## Task directions:
Pick out each line of the entries below that contains the word "closer". Treat case as significant, so a line with only a differently capitalized form does not count.

■ ■ ■ ■ ■

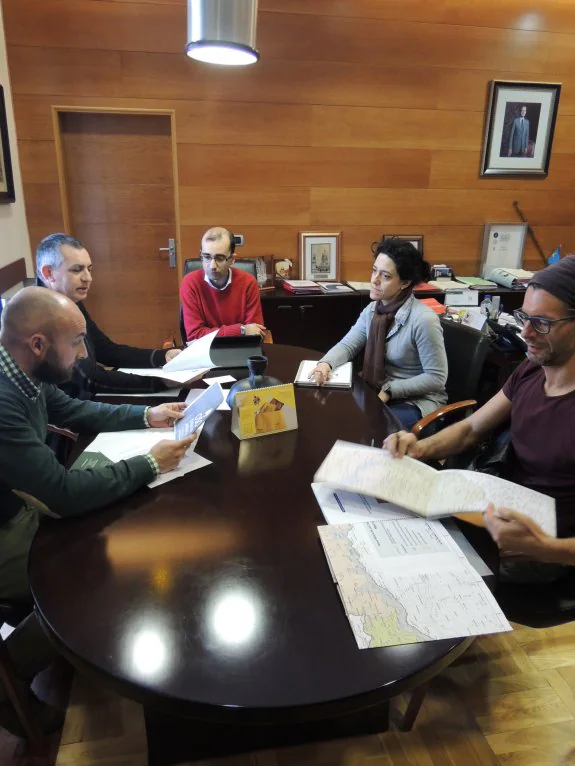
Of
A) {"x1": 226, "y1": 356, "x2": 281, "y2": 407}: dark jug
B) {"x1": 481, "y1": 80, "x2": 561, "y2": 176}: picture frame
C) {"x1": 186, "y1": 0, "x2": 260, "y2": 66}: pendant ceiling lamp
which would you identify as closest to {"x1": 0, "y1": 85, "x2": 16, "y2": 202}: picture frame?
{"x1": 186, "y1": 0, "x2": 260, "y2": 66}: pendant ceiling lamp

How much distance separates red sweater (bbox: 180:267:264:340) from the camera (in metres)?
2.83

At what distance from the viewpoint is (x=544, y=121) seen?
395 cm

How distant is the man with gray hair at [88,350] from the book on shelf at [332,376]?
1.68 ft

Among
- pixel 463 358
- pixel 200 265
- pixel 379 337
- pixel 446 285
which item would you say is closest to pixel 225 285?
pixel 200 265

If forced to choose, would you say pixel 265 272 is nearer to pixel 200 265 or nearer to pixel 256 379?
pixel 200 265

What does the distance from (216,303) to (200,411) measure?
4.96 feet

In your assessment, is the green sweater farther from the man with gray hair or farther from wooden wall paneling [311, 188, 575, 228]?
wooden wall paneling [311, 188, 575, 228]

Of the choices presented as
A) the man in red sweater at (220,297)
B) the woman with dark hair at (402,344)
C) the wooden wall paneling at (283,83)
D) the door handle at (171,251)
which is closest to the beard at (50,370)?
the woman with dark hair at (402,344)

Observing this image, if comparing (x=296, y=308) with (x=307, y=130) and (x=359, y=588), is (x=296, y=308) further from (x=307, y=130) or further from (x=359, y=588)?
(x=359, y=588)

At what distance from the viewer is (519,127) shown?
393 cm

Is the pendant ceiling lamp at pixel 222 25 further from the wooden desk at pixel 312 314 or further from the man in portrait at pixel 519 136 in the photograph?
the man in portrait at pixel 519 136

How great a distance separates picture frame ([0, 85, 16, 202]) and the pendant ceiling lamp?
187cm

■ ■ ■ ■ ■

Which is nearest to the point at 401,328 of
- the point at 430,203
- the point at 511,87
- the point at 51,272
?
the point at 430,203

■ ■ ■ ■ ■

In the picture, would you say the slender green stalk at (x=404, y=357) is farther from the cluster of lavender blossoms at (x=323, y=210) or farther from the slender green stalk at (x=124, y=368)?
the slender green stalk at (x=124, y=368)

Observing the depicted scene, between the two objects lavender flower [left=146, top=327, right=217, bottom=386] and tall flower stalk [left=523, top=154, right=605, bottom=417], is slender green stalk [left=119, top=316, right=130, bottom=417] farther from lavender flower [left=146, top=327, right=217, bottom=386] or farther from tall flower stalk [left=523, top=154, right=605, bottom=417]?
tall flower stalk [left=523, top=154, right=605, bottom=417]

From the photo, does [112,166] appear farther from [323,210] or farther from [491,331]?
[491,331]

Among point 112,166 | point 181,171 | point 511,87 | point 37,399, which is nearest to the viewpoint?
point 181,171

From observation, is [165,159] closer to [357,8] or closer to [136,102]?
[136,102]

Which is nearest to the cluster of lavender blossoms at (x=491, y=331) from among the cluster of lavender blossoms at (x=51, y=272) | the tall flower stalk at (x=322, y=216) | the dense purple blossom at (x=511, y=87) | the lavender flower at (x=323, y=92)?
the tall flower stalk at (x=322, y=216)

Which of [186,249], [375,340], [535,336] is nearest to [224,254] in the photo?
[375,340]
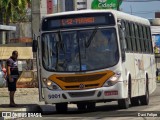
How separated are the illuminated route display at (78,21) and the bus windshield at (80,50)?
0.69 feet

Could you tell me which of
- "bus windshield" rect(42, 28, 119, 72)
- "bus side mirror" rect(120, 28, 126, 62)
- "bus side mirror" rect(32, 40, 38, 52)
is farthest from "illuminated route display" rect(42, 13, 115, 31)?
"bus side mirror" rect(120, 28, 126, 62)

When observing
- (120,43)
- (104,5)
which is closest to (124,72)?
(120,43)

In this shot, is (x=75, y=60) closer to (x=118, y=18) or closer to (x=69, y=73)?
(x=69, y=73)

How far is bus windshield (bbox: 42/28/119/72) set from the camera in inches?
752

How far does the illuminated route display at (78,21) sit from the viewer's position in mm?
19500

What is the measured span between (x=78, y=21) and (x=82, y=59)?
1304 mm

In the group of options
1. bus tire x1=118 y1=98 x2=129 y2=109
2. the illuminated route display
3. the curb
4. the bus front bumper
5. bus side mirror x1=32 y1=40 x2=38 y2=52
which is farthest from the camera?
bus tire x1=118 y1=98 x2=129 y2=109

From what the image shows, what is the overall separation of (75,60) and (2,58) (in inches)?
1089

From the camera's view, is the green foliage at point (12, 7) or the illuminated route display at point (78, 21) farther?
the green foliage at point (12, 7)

■ ■ ■ ■ ■

## Reply:
From observation, is [165,159] closer to [357,8] or closer to [136,102]?
In this shot, is (x=75, y=60) closer to (x=118, y=18) or closer to (x=69, y=73)?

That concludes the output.